== Written problem 1 ==
In the excerpt on photography and social media, what has happened to the writer's personal happiness since they stopped caring about social media?
== Written problem 2 ==
From the excerpt on photography and social media, print the part that opens with the words containing "What I also" and closes with "to social media.".
== Written problem 3 ==
Translate this sentence from the excerpt on photography and social media into Spanish: "This completely changed my mindset about photography and creativity."

== Excerpt ==
What I really realized through this journey is that my main goal is not to convince you to buy something or live your life a certain way, I think there are many people who are doing an amazing job out there. I still hope to share my unbiased honest opinions about everything and will try my best to answer your questions about anything. Creating in any form including photography helps me heal as a human being, and what I hope is to show life through our eyes and perhaps help you get through something too. No matter the circumstances, there’s always love and light, you just have to see it.
What I also realized, it took a freaking LONG TIME I know – but there’s more to life than Instagram, and to be honest, the influencer path isn’t for me. This completely changed my mindset about photography and creativity. Posting the things that truly inspire me and make me happy vs. posting them for likes/comments and the algorithm. I think what I love the most is capture a moment that is forever dear to me. In order to do so, good vibes and virtually stimulating place is key, my outfit still matters too, of course. Bonus points for the less people there are, the better. Here’s a little secret: my personal happiness has gone up significantly ever since I stopped caring about social media. So I hope you don’t make the same mistake as I did — please don’t measure your life’s worth to social media.

== Raw data ==
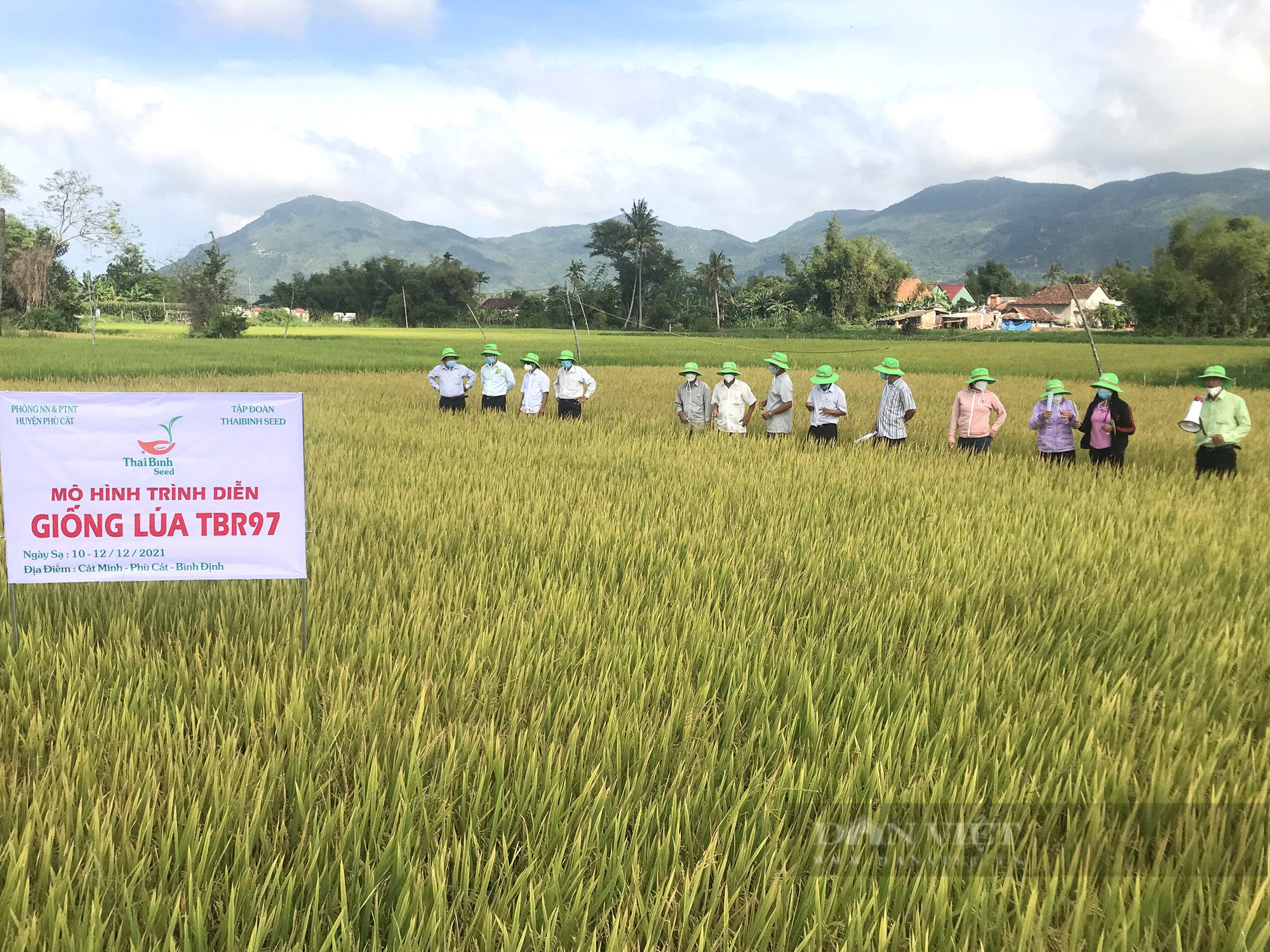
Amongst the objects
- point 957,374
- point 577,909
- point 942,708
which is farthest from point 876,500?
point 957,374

---

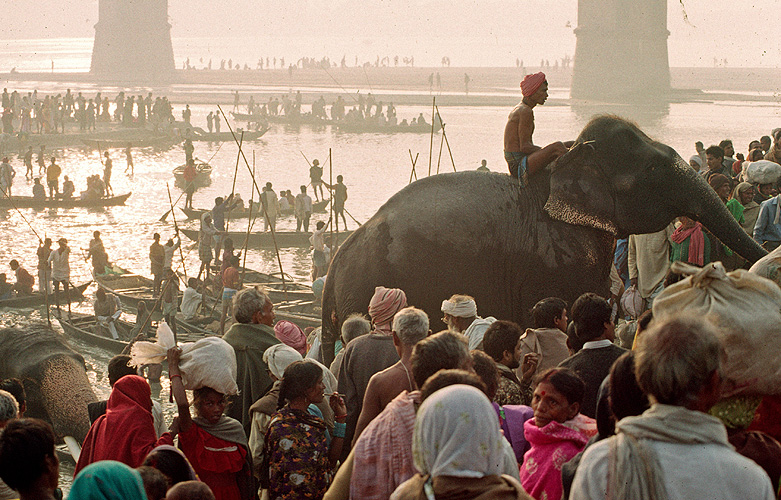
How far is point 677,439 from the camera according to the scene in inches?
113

== Exercise answer 1 ==
It has gone up significantly.

== Exercise answer 2 ==
What I also realized, it took a freaking LONG TIME I know – but there’s more to life than Instagram, and to be honest, the influencer path isn’t for me. This completely changed my mindset about photography and creativity. Posting the things that truly inspire me and make me happy vs. posting them for likes/comments and the algorithm. I think what I love the most is capture a moment that is forever dear to me. In order to do so, good vibes and virtually stimulating place is key, my outfit still matters too, of course. Bonus points for the less people there are, the better. Here’s a little secret: my personal happiness has gone up significantly ever since I stopped caring about social media. So I hope you don’t make the same mistake as I did — please don’t measure your life’s worth to social media.

== Exercise answer 3 ==
Esto cambió por completo mi forma de pensar sobre la fotografía y la creatividad.